## AANGELEVERDE RECORDS

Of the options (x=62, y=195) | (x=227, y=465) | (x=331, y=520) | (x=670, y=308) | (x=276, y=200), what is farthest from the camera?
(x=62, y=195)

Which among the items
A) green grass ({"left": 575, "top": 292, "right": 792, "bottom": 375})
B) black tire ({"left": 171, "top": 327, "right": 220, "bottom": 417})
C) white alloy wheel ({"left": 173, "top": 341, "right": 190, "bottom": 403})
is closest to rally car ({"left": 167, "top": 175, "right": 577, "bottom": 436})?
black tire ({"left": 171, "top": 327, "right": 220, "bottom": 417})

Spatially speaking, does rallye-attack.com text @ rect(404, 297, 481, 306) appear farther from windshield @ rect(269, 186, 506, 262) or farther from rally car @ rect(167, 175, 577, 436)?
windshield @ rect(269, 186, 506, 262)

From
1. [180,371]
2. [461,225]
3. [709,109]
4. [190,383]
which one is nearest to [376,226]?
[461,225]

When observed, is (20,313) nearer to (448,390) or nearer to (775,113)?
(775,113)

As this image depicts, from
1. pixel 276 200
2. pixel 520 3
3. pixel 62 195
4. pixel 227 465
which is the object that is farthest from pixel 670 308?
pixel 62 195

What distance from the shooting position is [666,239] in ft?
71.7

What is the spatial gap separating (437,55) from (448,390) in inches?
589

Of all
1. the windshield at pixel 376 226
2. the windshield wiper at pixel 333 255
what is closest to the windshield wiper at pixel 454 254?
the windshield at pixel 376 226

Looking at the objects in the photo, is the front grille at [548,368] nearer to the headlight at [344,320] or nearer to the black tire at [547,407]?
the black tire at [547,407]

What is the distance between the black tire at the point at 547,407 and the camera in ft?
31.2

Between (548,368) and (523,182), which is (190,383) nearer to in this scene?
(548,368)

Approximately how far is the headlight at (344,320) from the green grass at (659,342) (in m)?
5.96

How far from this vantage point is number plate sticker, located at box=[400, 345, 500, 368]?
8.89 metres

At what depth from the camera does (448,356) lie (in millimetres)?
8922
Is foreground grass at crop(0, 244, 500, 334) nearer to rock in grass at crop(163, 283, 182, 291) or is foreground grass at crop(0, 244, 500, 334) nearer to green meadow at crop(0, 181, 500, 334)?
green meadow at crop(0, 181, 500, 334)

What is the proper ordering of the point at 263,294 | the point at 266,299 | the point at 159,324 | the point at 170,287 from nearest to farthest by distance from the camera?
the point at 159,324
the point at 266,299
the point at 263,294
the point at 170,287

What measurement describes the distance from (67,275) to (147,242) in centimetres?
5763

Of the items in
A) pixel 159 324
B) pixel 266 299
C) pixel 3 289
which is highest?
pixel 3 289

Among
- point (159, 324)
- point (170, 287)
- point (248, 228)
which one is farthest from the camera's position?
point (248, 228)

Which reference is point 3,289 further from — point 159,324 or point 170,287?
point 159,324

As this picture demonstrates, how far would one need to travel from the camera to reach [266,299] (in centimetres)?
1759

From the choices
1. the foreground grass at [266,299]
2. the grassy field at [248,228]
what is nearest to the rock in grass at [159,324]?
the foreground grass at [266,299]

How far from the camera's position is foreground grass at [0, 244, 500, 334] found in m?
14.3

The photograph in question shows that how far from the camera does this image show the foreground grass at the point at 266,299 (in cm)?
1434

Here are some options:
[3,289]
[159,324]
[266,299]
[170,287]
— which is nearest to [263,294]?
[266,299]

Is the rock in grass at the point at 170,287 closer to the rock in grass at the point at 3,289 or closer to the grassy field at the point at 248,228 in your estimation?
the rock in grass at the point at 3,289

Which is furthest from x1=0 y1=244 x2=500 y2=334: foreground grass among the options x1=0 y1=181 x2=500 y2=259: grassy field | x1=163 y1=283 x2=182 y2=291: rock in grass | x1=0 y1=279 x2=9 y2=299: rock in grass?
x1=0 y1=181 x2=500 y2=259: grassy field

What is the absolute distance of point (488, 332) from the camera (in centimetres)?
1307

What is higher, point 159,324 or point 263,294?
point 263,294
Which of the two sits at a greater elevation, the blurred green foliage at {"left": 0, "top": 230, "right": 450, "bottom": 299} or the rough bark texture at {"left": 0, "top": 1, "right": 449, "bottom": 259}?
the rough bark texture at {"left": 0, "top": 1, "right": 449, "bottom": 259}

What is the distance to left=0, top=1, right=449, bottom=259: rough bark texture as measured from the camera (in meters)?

## OPDRACHT
Schrijf alle records hierboven opnieuw uit, teken voor teken en zonder iets weg te laten.

## VOLLEDIGE OPLOSSING
Of the options (x=62, y=195) | (x=227, y=465) | (x=331, y=520) | (x=670, y=308) | (x=276, y=200), what is farthest from the camera?
(x=62, y=195)

Which among the items
A) green grass ({"left": 575, "top": 292, "right": 792, "bottom": 375})
B) black tire ({"left": 171, "top": 327, "right": 220, "bottom": 417})
C) white alloy wheel ({"left": 173, "top": 341, "right": 190, "bottom": 403})
is closest to rally car ({"left": 167, "top": 175, "right": 577, "bottom": 436})?
black tire ({"left": 171, "top": 327, "right": 220, "bottom": 417})

Spatially speaking, does rallye-attack.com text @ rect(404, 297, 481, 306) appear farther from windshield @ rect(269, 186, 506, 262) or farther from rally car @ rect(167, 175, 577, 436)?
windshield @ rect(269, 186, 506, 262)

From
1. [180,371]
2. [461,225]
3. [709,109]
4. [190,383]
which one is nearest to [376,226]?
[461,225]

When observed, is (20,313) nearer to (448,390) or nearer to (775,113)?
(775,113)

As this image depicts, from
1. pixel 276 200
2. pixel 520 3
3. pixel 62 195
4. pixel 227 465
which is the object that is farthest from pixel 670 308?
pixel 62 195

What distance from the shooting position is [666,239] in ft?
71.7

What is the spatial gap separating (437,55) from (448,390) in inches?
589

Of all
1. the windshield at pixel 376 226
2. the windshield wiper at pixel 333 255
what is closest to the windshield wiper at pixel 454 254?
the windshield at pixel 376 226

Looking at the objects in the photo, is the front grille at [548,368] nearer to the headlight at [344,320] or nearer to the black tire at [547,407]?
the black tire at [547,407]

What is the distance between the black tire at the point at 547,407 and the camera in ft?
31.2

Between (548,368) and (523,182), which is (190,383) nearer to in this scene?
(548,368)

Approximately how far is the headlight at (344,320) from the green grass at (659,342) (in m)?
5.96

How far from this vantage point is number plate sticker, located at box=[400, 345, 500, 368]?
8.89 metres

At what depth from the camera does (448,356) lie (in millimetres)?
8922
Is foreground grass at crop(0, 244, 500, 334) nearer to rock in grass at crop(163, 283, 182, 291) or is foreground grass at crop(0, 244, 500, 334) nearer to green meadow at crop(0, 181, 500, 334)?
green meadow at crop(0, 181, 500, 334)

What is the proper ordering of the point at 263,294 | the point at 266,299 | the point at 159,324 | the point at 170,287 from nearest to farthest by distance from the camera?
the point at 159,324
the point at 266,299
the point at 263,294
the point at 170,287

What measurement describes the distance from (67,275) to (147,242) in centimetres?
5763

Of the items in
A) pixel 159 324
B) pixel 266 299
C) pixel 3 289
which is highest?
pixel 3 289

Among
- point (159, 324)
- point (170, 287)
- point (248, 228)
which one is farthest from the camera's position?
point (248, 228)

Which reference is point 3,289 further from — point 159,324 or point 170,287?
point 159,324

As this picture demonstrates, how far would one need to travel from the camera to reach [266,299] (in centimetres)?
1759

From the choices
1. the foreground grass at [266,299]
2. the grassy field at [248,228]
what is nearest to the rock in grass at [159,324]?
the foreground grass at [266,299]

How far from the camera's position is foreground grass at [0, 244, 500, 334] found in m?
14.3

The photograph in question shows that how far from the camera does this image show the foreground grass at the point at 266,299 (in cm)?
1434

Here are some options:
[3,289]
[159,324]
[266,299]
[170,287]
— which is nearest to [263,294]?
[266,299]

Is the rock in grass at the point at 170,287 closer to the rock in grass at the point at 3,289 or closer to the grassy field at the point at 248,228 in your estimation?
the rock in grass at the point at 3,289

Which is furthest from x1=0 y1=244 x2=500 y2=334: foreground grass among the options x1=0 y1=181 x2=500 y2=259: grassy field | x1=163 y1=283 x2=182 y2=291: rock in grass | x1=0 y1=279 x2=9 y2=299: rock in grass?
x1=0 y1=181 x2=500 y2=259: grassy field

What is the absolute distance of point (488, 332) from the camera (in centimetres)?
1307

What is higher, point 159,324 or point 263,294?
point 263,294
Which of the two sits at a greater elevation, the blurred green foliage at {"left": 0, "top": 230, "right": 450, "bottom": 299} or the rough bark texture at {"left": 0, "top": 1, "right": 449, "bottom": 259}?
the rough bark texture at {"left": 0, "top": 1, "right": 449, "bottom": 259}

What is the distance to left=0, top=1, right=449, bottom=259: rough bark texture as measured from the camera (in meters)?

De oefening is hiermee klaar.